B’ha’alotkha

Torah: B’ha’alotkha (When you set up), B’midbar (Numbers) 8:1-12:16

Haftarah: Z’kharyah (Zechariah) 2:14(10)-4:7

Besekh: Mattityahu (Matthew) 14:14-21 (as suggested by FFOZ)

As we begin B’midbar 8, there is instruction for Aharon (Aaron), which is thus an instruction for all Cohen (Priests) on how to properly set up the menorah in the Tabernacle. The menorah is the only item used as a symbol for Israel, even yet today, that was specifically designed by HASHEM. The Rabbinic Sages from days of old deduced that the three lights on the right symbolized those involved in spiritual purposes, while the three lights on the left symbolized those involved in secular duties. All lights together teach that all of the activities of faithful men should be directed to HASHEM, who is to be the “center” of our lives. Other commentators see the Seven Spirits of HASHEM in the seven lamps: “The Ruach [Spirit] of ADONAI will rest upon Him, the Spirit of wisdom and insight, the Spirit of counsel and might, the Spirit of knowledge and of the fear of ADONAI” (Isaiah 11:2). Back in Sh’mot (Exodus) 30:7-8 are instructions for Aharon (referring to his descendants in the Priesthood also) to tend to the menorah lamps twice daily. Any Cohen could light a daily menorah; on Yom Kippur it was to be lit only by the Cohen Gadol (High Priest).

WHAT YOU WILL DO
Reproduce the commentary on B'ha'alotkha above in full, word for word, with no changes.

INPUT DATA
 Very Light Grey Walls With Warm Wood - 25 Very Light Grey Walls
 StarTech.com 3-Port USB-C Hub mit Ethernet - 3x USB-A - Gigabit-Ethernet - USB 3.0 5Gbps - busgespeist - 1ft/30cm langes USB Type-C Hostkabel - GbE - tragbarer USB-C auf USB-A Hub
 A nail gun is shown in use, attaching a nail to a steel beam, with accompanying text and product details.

RESPONSE BOX
B’ha’alotkha

Torah: B’ha’alotkha (When you set up), B’midbar (Numbers) 8:1-12:16

Haftarah: Z’kharyah (Zechariah) 2:14(10)-4:7

Besekh: Mattityahu (Matthew) 14:14-21 (as suggested by FFOZ)

As we begin B’midbar 8, there is instruction for Aharon (Aaron), which is thus an instruction for all Cohen (Priests) on how to properly set up the menorah in the Tabernacle. The menorah is the only item used as a symbol for Israel, even yet today, that was specifically designed by HASHEM. The Rabbinic Sages from days of old deduced that the three lights on the right symbolized those involved in spiritual purposes, while the three lights on the left symbolized those involved in secular duties. All lights together teach that all of the activities of faithful men should be directed to HASHEM, who is to be the “center” of our lives. Other commentators see the Seven Spirits of HASHEM in the seven lamps: “The Ruach [Spirit] of ADONAI will rest upon Him, the Spirit of wisdom and insight, the Spirit of counsel and might, the Spirit of knowledge and of the fear of ADONAI” (Isaiah 11:2). Back in Sh’mot (Exodus) 30:7-8 are instructions for Aharon (referring to his descendants in the Priesthood also) to tend to the menorah lamps twice daily. Any Cohen could light a daily menorah; on Yom Kippur it was to be lit only by the Cohen Gadol (High Priest).